The legislative and juridical norms, implacable and perfect in dividing a woman
from a man, children from their parents, are not there when it is a case of
defending the union, of reconciling dissension.
Another valuable aspect of these texts, also from the psychological point of
view, is their emphasis on hospitality as a miracle. Like the friendship of
which Simone Weil speaks, it has “the nature of grace.”
Hospitality reduced to civilization
The risk, for hospitality, is that it, too, like everything else, may become
secularized, detached from the religious sense, reduced to civilization. However,
this is not hospitality, but its disguise as “good manners,” and
it is not lacking in aspects of an instrumental use of the person receiving
the hospitality. How many children have been adopted out of moralism that superficially
covered up a need to hide an emptiness in the marriage, a lack of welcoming
between husband and wife? It goes without saying that these simulated forms
of hospitality, whose value on a moral plane is certainly not up to me to judge,
here or anywhere else, have psychologically problematic results. They do not
resolve the couple’s problems (unless a miracle occurs, and luckily this
happens too), and they create other problems for the person who is taken in–because
without grace, without a miracle, no one is truly welcomed as a person, but
at the most is taken in as an extension of a “plan for the family” marked
more by the arrogance of the ego that drew it up than by the Father’s
generous welcoming.
A difference forgiven and loved
And here, of course, we are already in front of the mystery of difference as
a source of love, which is realized by means of the process that Giussani here
crudely, but authentically, calls forgiveness. Contrary to the superficiality
and hypocrisy of any code of good manners, Giussani has the courage to tell
the uncomfortable truth: difference first has to be “forgiven” in
order to be then welcomed and loved. It has to be forgiven, from the psychological
point of view (this is my part, but it is naturally a “minor” part
with regard to the complexity of the experience), because every form of difference
is a challenge first and foremost to our ego, but then, more profoundly, to
our identity–identity of gender, man/woman, or cultural, class, or national
identity. Welcoming the challenge of otherness makes us grow as persons. But,
in order to welcome it, we first have to forgive the challenger, with his irritating
different-ness. And so, when the miracle happens, when we truly welcome the
other, loving him in his otherness, in his being a person different from us,
the other event takes place, which also has the nature of grace: the fact that
we are finally ourselves. Paradoxically, it is precisely the different one,
in his otherness, who by calling us to an encounter endowed with meaning, enables
us to grasp the profound image of ourselves.
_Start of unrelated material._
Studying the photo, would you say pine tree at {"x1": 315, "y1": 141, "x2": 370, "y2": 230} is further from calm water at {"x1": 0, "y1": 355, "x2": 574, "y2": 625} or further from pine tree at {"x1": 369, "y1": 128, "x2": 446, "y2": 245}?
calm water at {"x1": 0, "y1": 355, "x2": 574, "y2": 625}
We are no longer Narcissuses lost in pursuit of elusive ideal images, no longer
despots engaged in manipulating others, no longer starving children in need
of possessing and devouring. We are humans open to the other, the emblem of
the divine Other, to the experience of welcoming and loving, of giving and
of receiving, without possessing. This is the foundational experience of being
men, brothers, children of the Father.